Here, for example, is a case where three different companies have chosen to put a price in their ads. Brand being equal, it's a bad idea to be targeting price when you are the most expensive ad listed! Listings that take a totally different tack -- emphasizing reliability, size, quality or service -- are likely to do better.

In this next example, some of the listings are much more responsive to the query (1031 Exchange Properties) than others that simply run the same ad they use for 1031 Exchange. But even among those that are responsive, some are offering hundreds while others are offering thousands of choices. Perhaps "100s" could be re-written as "huge selection."

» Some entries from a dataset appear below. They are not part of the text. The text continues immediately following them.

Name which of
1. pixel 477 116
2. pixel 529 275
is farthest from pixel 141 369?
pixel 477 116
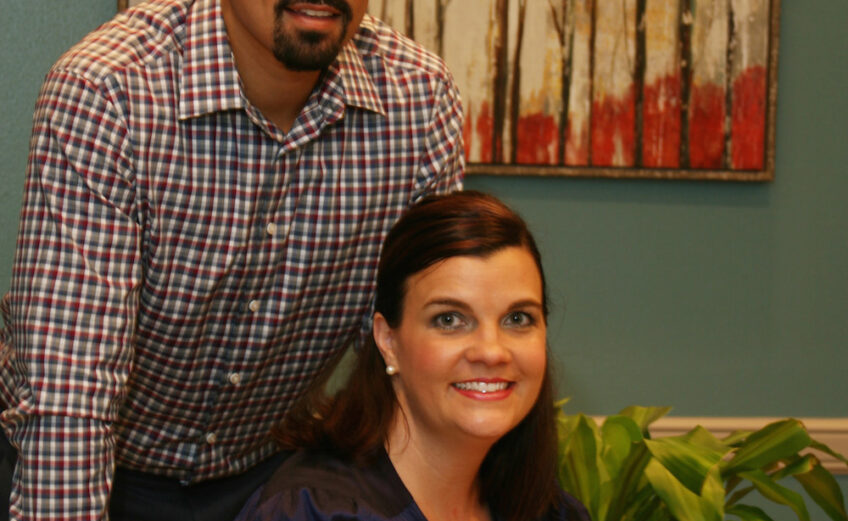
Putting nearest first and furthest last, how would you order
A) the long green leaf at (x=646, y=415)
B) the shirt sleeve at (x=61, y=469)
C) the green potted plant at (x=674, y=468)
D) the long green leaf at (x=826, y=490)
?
the shirt sleeve at (x=61, y=469)
the green potted plant at (x=674, y=468)
the long green leaf at (x=826, y=490)
the long green leaf at (x=646, y=415)

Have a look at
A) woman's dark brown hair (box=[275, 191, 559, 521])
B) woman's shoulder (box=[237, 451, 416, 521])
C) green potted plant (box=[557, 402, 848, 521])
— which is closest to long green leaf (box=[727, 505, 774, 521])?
green potted plant (box=[557, 402, 848, 521])

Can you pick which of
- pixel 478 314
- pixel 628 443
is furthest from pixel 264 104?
pixel 628 443

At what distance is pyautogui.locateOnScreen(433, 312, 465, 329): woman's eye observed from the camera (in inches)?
56.1

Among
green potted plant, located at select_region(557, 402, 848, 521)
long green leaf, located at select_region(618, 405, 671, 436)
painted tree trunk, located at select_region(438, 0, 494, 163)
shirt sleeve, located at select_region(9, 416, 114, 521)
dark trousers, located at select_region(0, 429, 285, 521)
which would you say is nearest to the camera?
shirt sleeve, located at select_region(9, 416, 114, 521)

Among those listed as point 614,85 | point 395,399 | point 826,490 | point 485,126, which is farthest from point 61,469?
point 614,85

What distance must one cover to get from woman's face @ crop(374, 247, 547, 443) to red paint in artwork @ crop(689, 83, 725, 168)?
3.99 feet

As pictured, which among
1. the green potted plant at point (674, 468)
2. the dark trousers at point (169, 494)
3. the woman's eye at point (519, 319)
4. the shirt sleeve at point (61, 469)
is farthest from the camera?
the green potted plant at point (674, 468)

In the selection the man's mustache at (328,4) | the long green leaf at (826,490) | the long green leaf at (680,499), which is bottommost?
the long green leaf at (826,490)

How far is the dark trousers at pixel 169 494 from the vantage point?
5.19 feet

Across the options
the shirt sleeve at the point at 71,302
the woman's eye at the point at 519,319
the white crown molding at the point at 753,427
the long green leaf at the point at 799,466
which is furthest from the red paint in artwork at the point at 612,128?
the shirt sleeve at the point at 71,302

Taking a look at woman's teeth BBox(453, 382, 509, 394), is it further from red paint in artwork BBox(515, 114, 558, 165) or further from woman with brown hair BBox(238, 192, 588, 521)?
red paint in artwork BBox(515, 114, 558, 165)

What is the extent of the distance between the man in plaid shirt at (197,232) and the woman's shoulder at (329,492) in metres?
0.21

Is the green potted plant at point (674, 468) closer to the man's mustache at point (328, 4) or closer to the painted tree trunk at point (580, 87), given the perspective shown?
the painted tree trunk at point (580, 87)

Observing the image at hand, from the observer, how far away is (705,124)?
2.54 metres
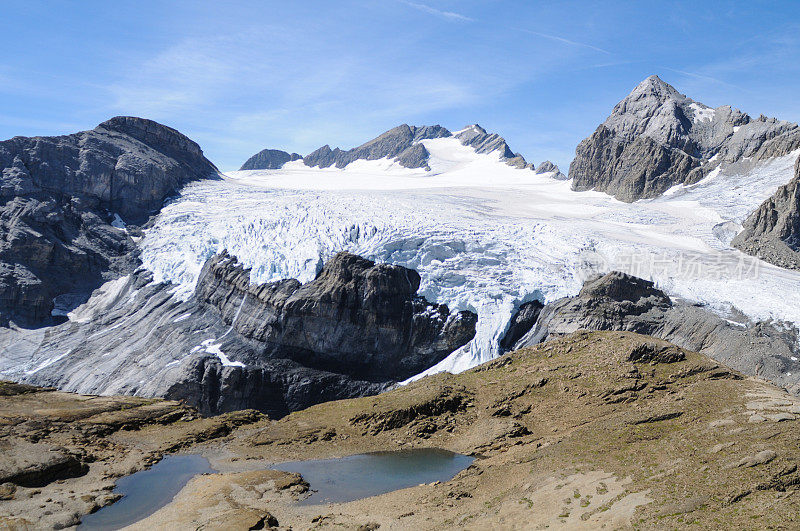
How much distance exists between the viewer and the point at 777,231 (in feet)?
235

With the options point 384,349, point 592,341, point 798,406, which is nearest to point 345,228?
point 384,349

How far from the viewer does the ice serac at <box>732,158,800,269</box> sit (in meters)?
69.1

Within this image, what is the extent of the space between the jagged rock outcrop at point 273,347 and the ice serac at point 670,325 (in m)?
9.92

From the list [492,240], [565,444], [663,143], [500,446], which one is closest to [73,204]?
[492,240]

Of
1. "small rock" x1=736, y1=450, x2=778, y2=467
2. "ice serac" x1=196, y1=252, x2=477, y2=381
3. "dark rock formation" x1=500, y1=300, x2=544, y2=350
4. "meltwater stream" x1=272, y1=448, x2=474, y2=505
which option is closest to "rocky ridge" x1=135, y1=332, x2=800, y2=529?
"small rock" x1=736, y1=450, x2=778, y2=467

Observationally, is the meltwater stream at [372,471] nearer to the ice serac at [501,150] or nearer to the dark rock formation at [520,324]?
the dark rock formation at [520,324]

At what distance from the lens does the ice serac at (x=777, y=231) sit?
227 feet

Giving your creative types a good sense of what ads are running for each group of words is critical if you expect to get good ad copy. Far too often, writers never see most of the ads the competition is running.
Along the same lines, your writers often need to know everything a single competitor is doing.

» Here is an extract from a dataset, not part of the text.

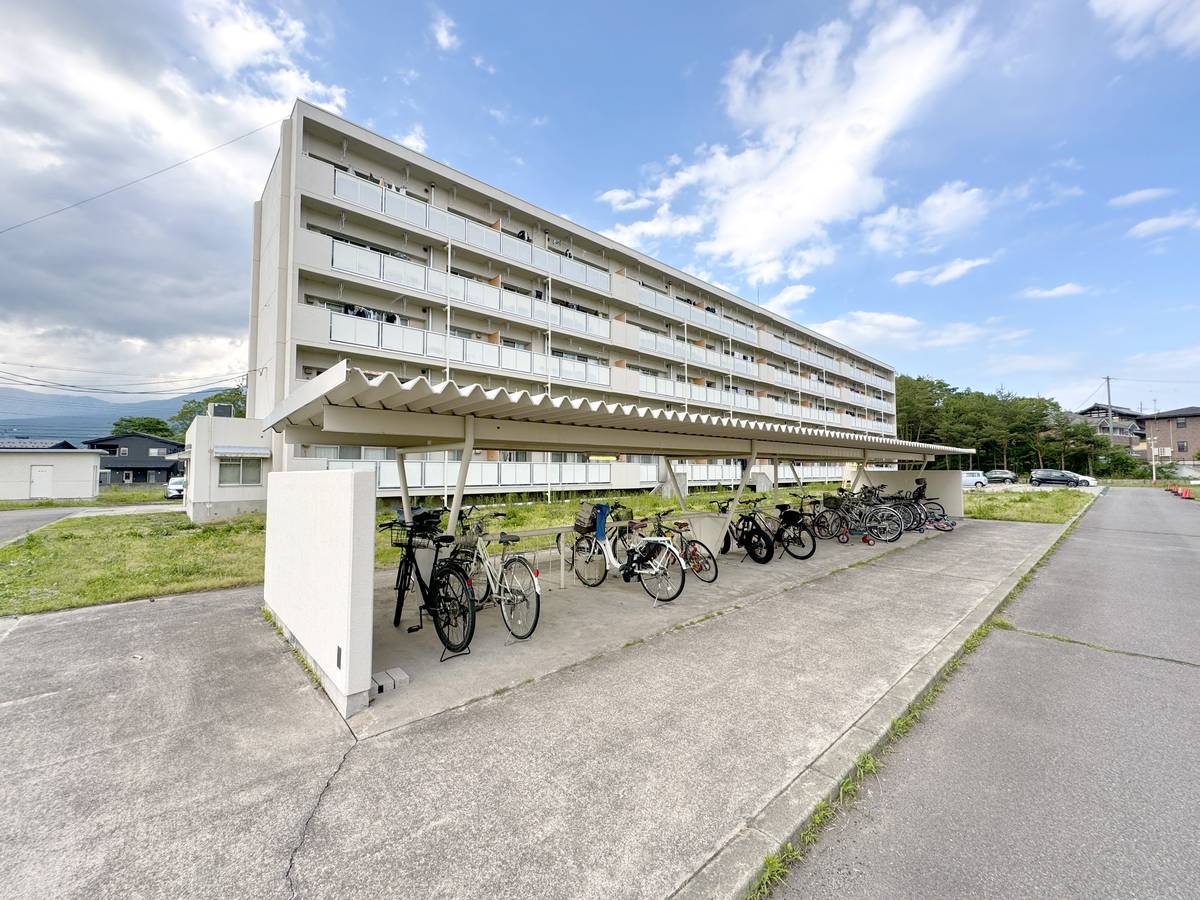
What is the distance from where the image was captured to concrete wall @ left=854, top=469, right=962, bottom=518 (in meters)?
15.2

One last common mistake is to stop tracking creative once you've launched a campaign. Understanding when competitors shift price points or tactics is essential information for your writers.

Creating a feedback loop
If buyers start with a range of creative, they sometimes optimize within the creative units without ever letting the writers know what's working and what isn't. That usually means when the next round of creative takes place, writers make the same mistakes all over again. And as with search terms, you need to evaluate creative by both clickthrough and conversion.
In general, it's a bad idea to think about an ad at the campaign level. Ads need to be tuned to type of search request-- and while some ads run across multiple groups you need to tune at the group or keyword level. An ad may do very well for one set of words but very poorly for another.
Note how different each ad below performs by ad group (ad groups are in columns, creative in the rows).

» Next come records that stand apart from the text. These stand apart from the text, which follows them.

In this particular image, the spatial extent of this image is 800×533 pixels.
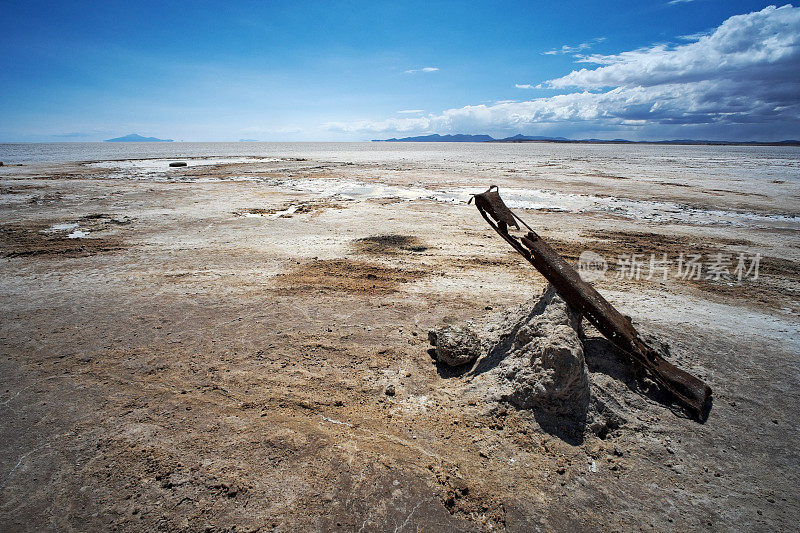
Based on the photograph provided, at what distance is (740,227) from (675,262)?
5.57m

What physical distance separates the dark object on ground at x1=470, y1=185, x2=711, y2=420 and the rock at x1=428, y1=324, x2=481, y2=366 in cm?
117

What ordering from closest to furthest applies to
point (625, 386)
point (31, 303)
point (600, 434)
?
point (600, 434) < point (625, 386) < point (31, 303)

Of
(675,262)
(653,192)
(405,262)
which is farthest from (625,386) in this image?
(653,192)

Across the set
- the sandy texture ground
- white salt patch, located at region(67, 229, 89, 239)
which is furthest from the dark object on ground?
white salt patch, located at region(67, 229, 89, 239)

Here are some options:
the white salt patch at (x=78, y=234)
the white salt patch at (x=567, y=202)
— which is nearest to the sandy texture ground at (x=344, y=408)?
the white salt patch at (x=78, y=234)

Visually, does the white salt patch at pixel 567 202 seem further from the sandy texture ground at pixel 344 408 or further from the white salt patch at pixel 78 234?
the white salt patch at pixel 78 234

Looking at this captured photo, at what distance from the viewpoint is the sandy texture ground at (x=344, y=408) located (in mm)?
2736

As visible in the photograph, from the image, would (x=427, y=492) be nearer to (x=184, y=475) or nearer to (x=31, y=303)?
(x=184, y=475)

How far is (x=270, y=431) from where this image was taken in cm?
338

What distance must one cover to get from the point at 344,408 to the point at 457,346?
1.47m

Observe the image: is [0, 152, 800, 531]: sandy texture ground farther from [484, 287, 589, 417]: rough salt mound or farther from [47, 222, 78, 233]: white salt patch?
[47, 222, 78, 233]: white salt patch

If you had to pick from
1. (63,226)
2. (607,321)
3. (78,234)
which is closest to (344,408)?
(607,321)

Clickthrough is, on its face, an incredibly important measure of how well a creative is performing. But both buyers and writers need to be aware that it is only half the story. A very aggressive creative may pull well but attract the wrong kind of audience. We call the quality of clicks generated by an ad its qualification level. Some ads pull lots of eyeballs but don't deliver good prospects.
Analytic thinking
SEM analytics isn't always about crunching big numbers. Competitive landscaping -- making sure your creative types have full access to all the information they need to help them do the best job possible -- is one of the most important ways that analytics and technology can help support, not stifle, the creative process.
You can't expect your writers to do good work in a vacuum. Providing them with all of the information they need to make their job easier, and helping them understand what worked and what didn't, are critical tasks for a measurement team helping to build a better SEM program.